Il est très difficile de faire des projections pour sa future retraite. Pour remédier à ce problème, les interfaces des trois piliers devraient être interopérables, a relevé Andri Silberschmidt (PLR/ZH).
La gauche a dit, elle, craindre que l'accès simplifié aux données des assurés dans les trois piliers crée un nouveau domaine d'activité pour le secteur du conseil financier. On peut craindre que de plus en plus de capitaux soient retirés du deuxième pilier et investis dans des produits financiers, selon Samira Marti (PS/BS).
La conseillère fédérale a aussi jugé que cette motion était inadéquate.
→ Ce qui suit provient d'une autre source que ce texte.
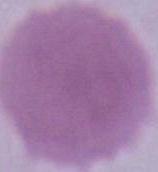

modality = photomicrograph
identification = red blood cell
magnification = 1000x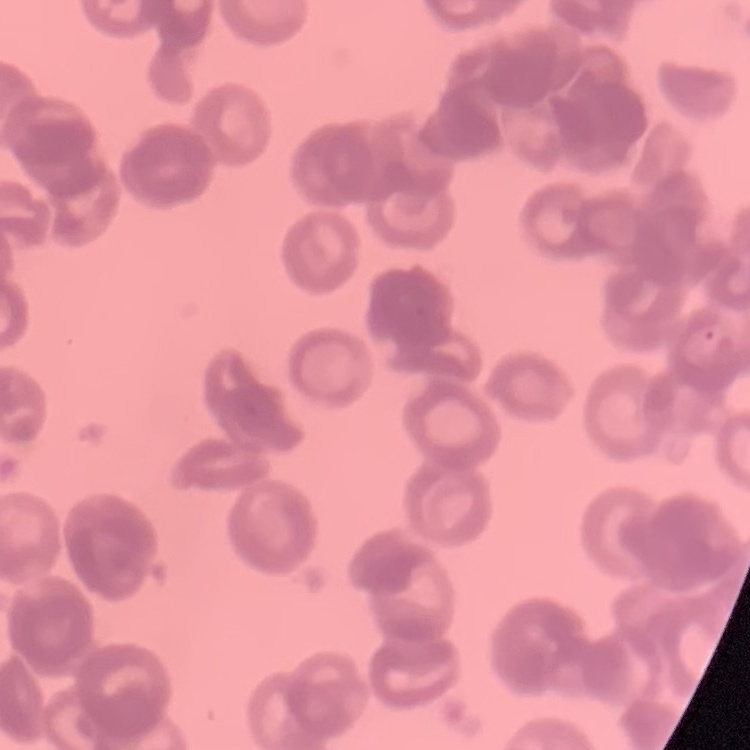

Summary:
  - Erythrocyte morphology: rouleaux formation
  - Stain: Field's or Giemsa
  - Image type: one tile cut from a larger photomicrograph
  - Preparation: thin peripheral smear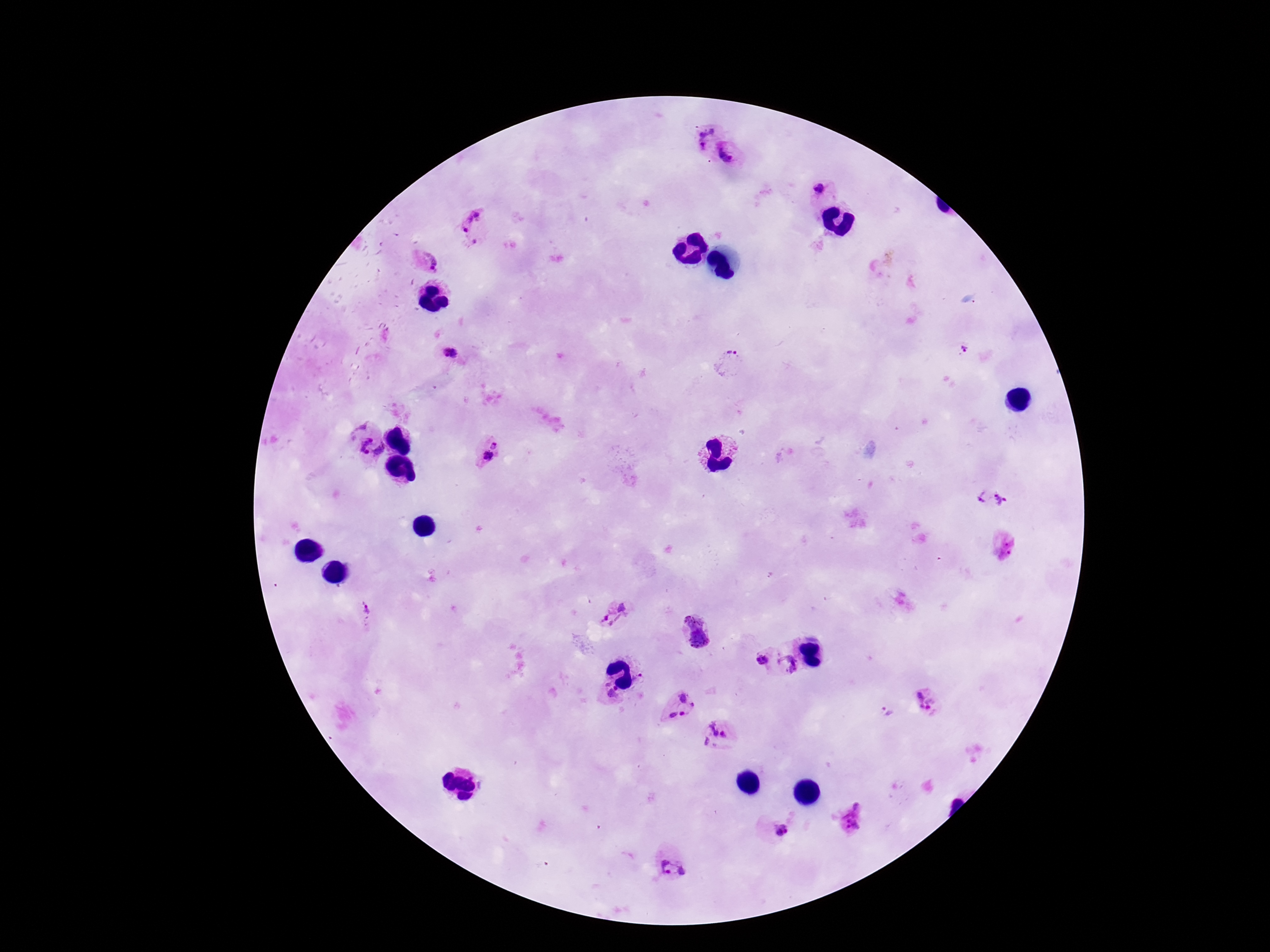

{
  "preparation": "thick blood film",
  "stain": "Giemsa",
  "patient_malaria_status": "positive",
  "capture": "smartphone camera through the microscope eyepiece",
  "magnification": "100x",
  "image_size": "1270×952 pixels",
  "plasmodium_parasite_locations": "approximate centers as (x, y) in pixels: (703, 136), (730, 153), (818, 190), (473, 226), (428, 263), (963, 352), (449, 354), (729, 361), (359, 439), (495, 444), (380, 450), (487, 456), (982, 496), (1002, 499), (1005, 546), (622, 607), (365, 609), (603, 616), (694, 619), (699, 639), (761, 659), (788, 664), (639, 678), (609, 693), (690, 697), (927, 699), (887, 712), (683, 714), (672, 715), (716, 735), (852, 817), (783, 831), (674, 870)",
  "field_of_view": "single"
}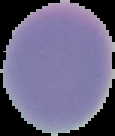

Le Conseil fédéral vient de mettre en consultation un projet pour permettre aux assurés de pouvoir accéder à leurs données AVS et AI sur une plateforme en ligne. La numérisation des 2e et 3e piliers et en bonne route.
Forcer les plus de 1300 institutions de prévoyance, de tailles et de formes d’organisations diverses, à passer à un système commun serait disproportionné, a-t-elle ajouté. En vain.